A lot of pain comes from a project that evolved from a complexity where JQuery was a good choice to a complexity where it is not a good choice, and the work wasn't done to convert the existing stuff.

jQuery once was designed to overcome JavaScript API differences in browsers and provide cross browser DOM manipluation and event handling, while still being as user friendly as possible - and it worked very good. You did not have to care - just use jQuery and you were done with cross browser stuff.

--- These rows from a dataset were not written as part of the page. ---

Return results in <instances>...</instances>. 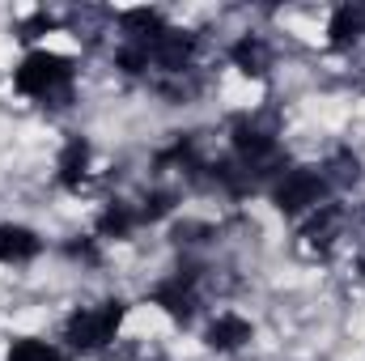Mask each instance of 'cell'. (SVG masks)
<instances>
[{
	"label": "cell",
	"mask_w": 365,
	"mask_h": 361,
	"mask_svg": "<svg viewBox=\"0 0 365 361\" xmlns=\"http://www.w3.org/2000/svg\"><path fill=\"white\" fill-rule=\"evenodd\" d=\"M123 315H128L123 302H102V306H81V310H73L68 323H64V340H68V349H81V353H98V349H106V345L115 340Z\"/></svg>",
	"instance_id": "6da1fadb"
},
{
	"label": "cell",
	"mask_w": 365,
	"mask_h": 361,
	"mask_svg": "<svg viewBox=\"0 0 365 361\" xmlns=\"http://www.w3.org/2000/svg\"><path fill=\"white\" fill-rule=\"evenodd\" d=\"M68 81H73V64L56 51H30L13 68V86L30 98H51V93L68 90Z\"/></svg>",
	"instance_id": "7a4b0ae2"
},
{
	"label": "cell",
	"mask_w": 365,
	"mask_h": 361,
	"mask_svg": "<svg viewBox=\"0 0 365 361\" xmlns=\"http://www.w3.org/2000/svg\"><path fill=\"white\" fill-rule=\"evenodd\" d=\"M327 195V175L323 171H284L272 187V204L284 217H302L314 213Z\"/></svg>",
	"instance_id": "3957f363"
},
{
	"label": "cell",
	"mask_w": 365,
	"mask_h": 361,
	"mask_svg": "<svg viewBox=\"0 0 365 361\" xmlns=\"http://www.w3.org/2000/svg\"><path fill=\"white\" fill-rule=\"evenodd\" d=\"M204 340H208V349H217V353H238V349L251 340V323H247L242 315H234V310H221V315L208 323Z\"/></svg>",
	"instance_id": "277c9868"
},
{
	"label": "cell",
	"mask_w": 365,
	"mask_h": 361,
	"mask_svg": "<svg viewBox=\"0 0 365 361\" xmlns=\"http://www.w3.org/2000/svg\"><path fill=\"white\" fill-rule=\"evenodd\" d=\"M43 251V238L26 225H0V264H26Z\"/></svg>",
	"instance_id": "5b68a950"
},
{
	"label": "cell",
	"mask_w": 365,
	"mask_h": 361,
	"mask_svg": "<svg viewBox=\"0 0 365 361\" xmlns=\"http://www.w3.org/2000/svg\"><path fill=\"white\" fill-rule=\"evenodd\" d=\"M230 56H234V64H238L242 73H251V77H264L268 64H272V47H268L259 34H242V39L230 47Z\"/></svg>",
	"instance_id": "8992f818"
},
{
	"label": "cell",
	"mask_w": 365,
	"mask_h": 361,
	"mask_svg": "<svg viewBox=\"0 0 365 361\" xmlns=\"http://www.w3.org/2000/svg\"><path fill=\"white\" fill-rule=\"evenodd\" d=\"M327 34H331V47H353L357 39L365 34V9L361 4H344V9H336L331 13V21H327Z\"/></svg>",
	"instance_id": "52a82bcc"
},
{
	"label": "cell",
	"mask_w": 365,
	"mask_h": 361,
	"mask_svg": "<svg viewBox=\"0 0 365 361\" xmlns=\"http://www.w3.org/2000/svg\"><path fill=\"white\" fill-rule=\"evenodd\" d=\"M56 171H60V183L64 187H81L86 175H90V145L81 141V136H73L68 145H64V153H60V162H56Z\"/></svg>",
	"instance_id": "ba28073f"
},
{
	"label": "cell",
	"mask_w": 365,
	"mask_h": 361,
	"mask_svg": "<svg viewBox=\"0 0 365 361\" xmlns=\"http://www.w3.org/2000/svg\"><path fill=\"white\" fill-rule=\"evenodd\" d=\"M136 221H140L136 208H128V204H106L102 217H98V234H102V238H128V234L136 230Z\"/></svg>",
	"instance_id": "9c48e42d"
},
{
	"label": "cell",
	"mask_w": 365,
	"mask_h": 361,
	"mask_svg": "<svg viewBox=\"0 0 365 361\" xmlns=\"http://www.w3.org/2000/svg\"><path fill=\"white\" fill-rule=\"evenodd\" d=\"M4 361H68V357L56 345H47V340H13Z\"/></svg>",
	"instance_id": "30bf717a"
}]
</instances>
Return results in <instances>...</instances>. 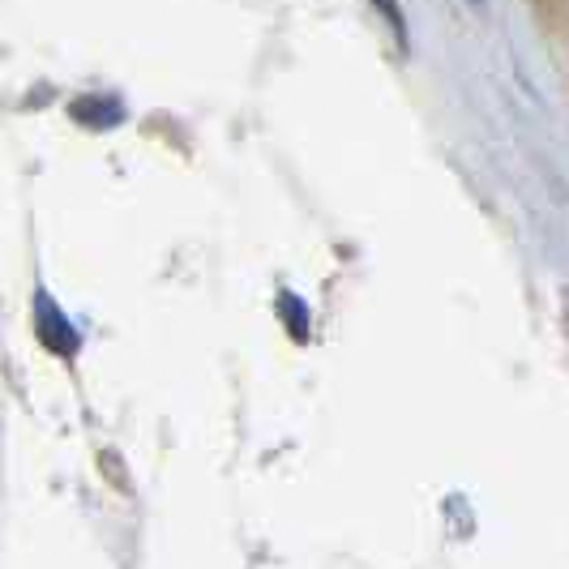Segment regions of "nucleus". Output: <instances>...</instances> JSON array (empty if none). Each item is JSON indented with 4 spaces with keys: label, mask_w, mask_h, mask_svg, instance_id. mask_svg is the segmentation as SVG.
I'll list each match as a JSON object with an SVG mask.
<instances>
[{
    "label": "nucleus",
    "mask_w": 569,
    "mask_h": 569,
    "mask_svg": "<svg viewBox=\"0 0 569 569\" xmlns=\"http://www.w3.org/2000/svg\"><path fill=\"white\" fill-rule=\"evenodd\" d=\"M372 4H377V9H381V13L390 18V27H395V34H399V43H402V39H407V27H402L399 0H372Z\"/></svg>",
    "instance_id": "1"
}]
</instances>
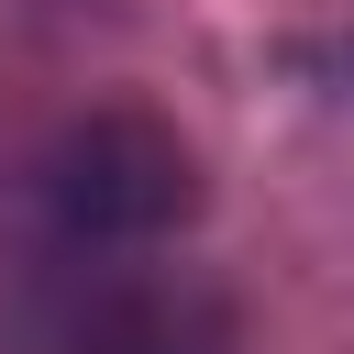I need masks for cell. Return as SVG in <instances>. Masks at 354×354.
I'll list each match as a JSON object with an SVG mask.
<instances>
[{
  "label": "cell",
  "instance_id": "1",
  "mask_svg": "<svg viewBox=\"0 0 354 354\" xmlns=\"http://www.w3.org/2000/svg\"><path fill=\"white\" fill-rule=\"evenodd\" d=\"M44 221L77 254H122V243H166L199 210V155L155 122V111H88L44 144Z\"/></svg>",
  "mask_w": 354,
  "mask_h": 354
},
{
  "label": "cell",
  "instance_id": "2",
  "mask_svg": "<svg viewBox=\"0 0 354 354\" xmlns=\"http://www.w3.org/2000/svg\"><path fill=\"white\" fill-rule=\"evenodd\" d=\"M55 354H232V343L199 288H100L66 310Z\"/></svg>",
  "mask_w": 354,
  "mask_h": 354
}]
</instances>
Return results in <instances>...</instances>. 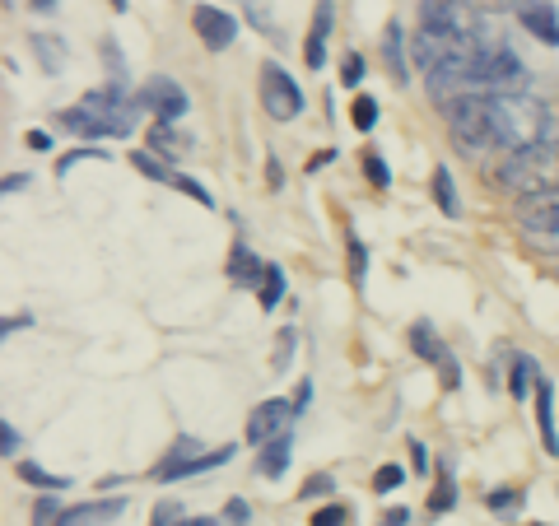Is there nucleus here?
I'll list each match as a JSON object with an SVG mask.
<instances>
[{
    "instance_id": "2f4dec72",
    "label": "nucleus",
    "mask_w": 559,
    "mask_h": 526,
    "mask_svg": "<svg viewBox=\"0 0 559 526\" xmlns=\"http://www.w3.org/2000/svg\"><path fill=\"white\" fill-rule=\"evenodd\" d=\"M401 480H406V471H401L396 461H387V466H378V475H373V494H392Z\"/></svg>"
},
{
    "instance_id": "f03ea898",
    "label": "nucleus",
    "mask_w": 559,
    "mask_h": 526,
    "mask_svg": "<svg viewBox=\"0 0 559 526\" xmlns=\"http://www.w3.org/2000/svg\"><path fill=\"white\" fill-rule=\"evenodd\" d=\"M443 117H448L452 145L462 149V154L480 159V154L499 149V140H494L490 94H466V98H457V103H448V108H443Z\"/></svg>"
},
{
    "instance_id": "1a4fd4ad",
    "label": "nucleus",
    "mask_w": 559,
    "mask_h": 526,
    "mask_svg": "<svg viewBox=\"0 0 559 526\" xmlns=\"http://www.w3.org/2000/svg\"><path fill=\"white\" fill-rule=\"evenodd\" d=\"M410 350L420 354V359H429V364H438L443 387H457V382H462V368H457V359L448 354V345L434 336V326H424V322L410 326Z\"/></svg>"
},
{
    "instance_id": "6ab92c4d",
    "label": "nucleus",
    "mask_w": 559,
    "mask_h": 526,
    "mask_svg": "<svg viewBox=\"0 0 559 526\" xmlns=\"http://www.w3.org/2000/svg\"><path fill=\"white\" fill-rule=\"evenodd\" d=\"M434 201H438V210H443L448 219L462 215V201H457V182H452V173L443 168V163L434 168Z\"/></svg>"
},
{
    "instance_id": "5fc2aeb1",
    "label": "nucleus",
    "mask_w": 559,
    "mask_h": 526,
    "mask_svg": "<svg viewBox=\"0 0 559 526\" xmlns=\"http://www.w3.org/2000/svg\"><path fill=\"white\" fill-rule=\"evenodd\" d=\"M112 5H117V10H126V0H112Z\"/></svg>"
},
{
    "instance_id": "20e7f679",
    "label": "nucleus",
    "mask_w": 559,
    "mask_h": 526,
    "mask_svg": "<svg viewBox=\"0 0 559 526\" xmlns=\"http://www.w3.org/2000/svg\"><path fill=\"white\" fill-rule=\"evenodd\" d=\"M261 108L271 112L275 122H294L303 112V89L289 80V70L280 61H266L261 66Z\"/></svg>"
},
{
    "instance_id": "864d4df0",
    "label": "nucleus",
    "mask_w": 559,
    "mask_h": 526,
    "mask_svg": "<svg viewBox=\"0 0 559 526\" xmlns=\"http://www.w3.org/2000/svg\"><path fill=\"white\" fill-rule=\"evenodd\" d=\"M187 526H224V517H196V522H187Z\"/></svg>"
},
{
    "instance_id": "c756f323",
    "label": "nucleus",
    "mask_w": 559,
    "mask_h": 526,
    "mask_svg": "<svg viewBox=\"0 0 559 526\" xmlns=\"http://www.w3.org/2000/svg\"><path fill=\"white\" fill-rule=\"evenodd\" d=\"M61 513H66V508L56 503V494H42V499L33 503V526H56L61 522Z\"/></svg>"
},
{
    "instance_id": "4be33fe9",
    "label": "nucleus",
    "mask_w": 559,
    "mask_h": 526,
    "mask_svg": "<svg viewBox=\"0 0 559 526\" xmlns=\"http://www.w3.org/2000/svg\"><path fill=\"white\" fill-rule=\"evenodd\" d=\"M33 52H38L47 75H56V70L66 66V47H61V38H52V33H38V38H33Z\"/></svg>"
},
{
    "instance_id": "a878e982",
    "label": "nucleus",
    "mask_w": 559,
    "mask_h": 526,
    "mask_svg": "<svg viewBox=\"0 0 559 526\" xmlns=\"http://www.w3.org/2000/svg\"><path fill=\"white\" fill-rule=\"evenodd\" d=\"M19 480H28V485H38V489H70L66 475H47L33 461H19Z\"/></svg>"
},
{
    "instance_id": "5701e85b",
    "label": "nucleus",
    "mask_w": 559,
    "mask_h": 526,
    "mask_svg": "<svg viewBox=\"0 0 559 526\" xmlns=\"http://www.w3.org/2000/svg\"><path fill=\"white\" fill-rule=\"evenodd\" d=\"M536 382H541V373H536L532 359H527V354H513V378H508V392L527 396V392H536Z\"/></svg>"
},
{
    "instance_id": "ddd939ff",
    "label": "nucleus",
    "mask_w": 559,
    "mask_h": 526,
    "mask_svg": "<svg viewBox=\"0 0 559 526\" xmlns=\"http://www.w3.org/2000/svg\"><path fill=\"white\" fill-rule=\"evenodd\" d=\"M126 513V499H94V503H75L61 513L56 526H112Z\"/></svg>"
},
{
    "instance_id": "c03bdc74",
    "label": "nucleus",
    "mask_w": 559,
    "mask_h": 526,
    "mask_svg": "<svg viewBox=\"0 0 559 526\" xmlns=\"http://www.w3.org/2000/svg\"><path fill=\"white\" fill-rule=\"evenodd\" d=\"M24 187H28V173H19V177L10 173V177H5V196H19Z\"/></svg>"
},
{
    "instance_id": "e433bc0d",
    "label": "nucleus",
    "mask_w": 559,
    "mask_h": 526,
    "mask_svg": "<svg viewBox=\"0 0 559 526\" xmlns=\"http://www.w3.org/2000/svg\"><path fill=\"white\" fill-rule=\"evenodd\" d=\"M350 275H355V284H364V275H369V252L359 238H350Z\"/></svg>"
},
{
    "instance_id": "f8f14e48",
    "label": "nucleus",
    "mask_w": 559,
    "mask_h": 526,
    "mask_svg": "<svg viewBox=\"0 0 559 526\" xmlns=\"http://www.w3.org/2000/svg\"><path fill=\"white\" fill-rule=\"evenodd\" d=\"M331 24H336V5H331V0H317L313 28H308V38H303V61H308V70H322V66H327Z\"/></svg>"
},
{
    "instance_id": "58836bf2",
    "label": "nucleus",
    "mask_w": 559,
    "mask_h": 526,
    "mask_svg": "<svg viewBox=\"0 0 559 526\" xmlns=\"http://www.w3.org/2000/svg\"><path fill=\"white\" fill-rule=\"evenodd\" d=\"M345 522H350V508H341V503H331V508L313 513V522H308V526H345Z\"/></svg>"
},
{
    "instance_id": "f3484780",
    "label": "nucleus",
    "mask_w": 559,
    "mask_h": 526,
    "mask_svg": "<svg viewBox=\"0 0 559 526\" xmlns=\"http://www.w3.org/2000/svg\"><path fill=\"white\" fill-rule=\"evenodd\" d=\"M261 275H266V266H261V261L252 257L243 243L233 247V252H229V280H238V284H261Z\"/></svg>"
},
{
    "instance_id": "423d86ee",
    "label": "nucleus",
    "mask_w": 559,
    "mask_h": 526,
    "mask_svg": "<svg viewBox=\"0 0 559 526\" xmlns=\"http://www.w3.org/2000/svg\"><path fill=\"white\" fill-rule=\"evenodd\" d=\"M136 108L140 112H154V117H159V122H182V117H187V94H182V84L178 80H168V75H154L150 84H145V89H136Z\"/></svg>"
},
{
    "instance_id": "c85d7f7f",
    "label": "nucleus",
    "mask_w": 559,
    "mask_h": 526,
    "mask_svg": "<svg viewBox=\"0 0 559 526\" xmlns=\"http://www.w3.org/2000/svg\"><path fill=\"white\" fill-rule=\"evenodd\" d=\"M350 117H355V131H373V126H378V98L359 94V98H355V112H350Z\"/></svg>"
},
{
    "instance_id": "473e14b6",
    "label": "nucleus",
    "mask_w": 559,
    "mask_h": 526,
    "mask_svg": "<svg viewBox=\"0 0 559 526\" xmlns=\"http://www.w3.org/2000/svg\"><path fill=\"white\" fill-rule=\"evenodd\" d=\"M173 187H178L182 191V196H191V201H196V205H205V210H210V205H215V196H210V191H205L201 187V182H196V177H173Z\"/></svg>"
},
{
    "instance_id": "7c9ffc66",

But it came at a cost. jQuery basically is a function that is linked to '$':

  function jQuery() {
     // ...
  }
  
  $ = jQuery;
The problem with jQuery today is, that most of the time the cross browser stuff is no longer necessary and therefore slows down your app drastically (especially hooking in every event handler). Most jQuery 'advanced' features are not used very often. This basically means, that in simple apps you could nearly replace jQuery with:

  $ = document.querySelectorAll;
jQuery is also often very inconsistent. Take for example the function itself - you can use different types of arguments (jQuery(function(){}), jQuery('string'), jQuery([]), etc.). In a small app, this does not make a difference, but nowadays, with HUGE JavaScript applications, this can be a real problem.

Most users liked the easy API of jQuery and don't know about these facts, so jQuery often is still the way they go...

It was very useful in the past, but most of the problems it solved does not exist anymore.

I used it extensively because I never really like the imperative approach, it’s a bit too error prone

I don't mind it for things when really needed, if I just want a few of it's conveniences for a modern website, I will use one of the tiny replacements for it like "cash.js"... I am with a lot of the other, if they would make a "Real" slim version that cuts out all the really old browser support, I would be using it again...
It's hated because it's frequently used.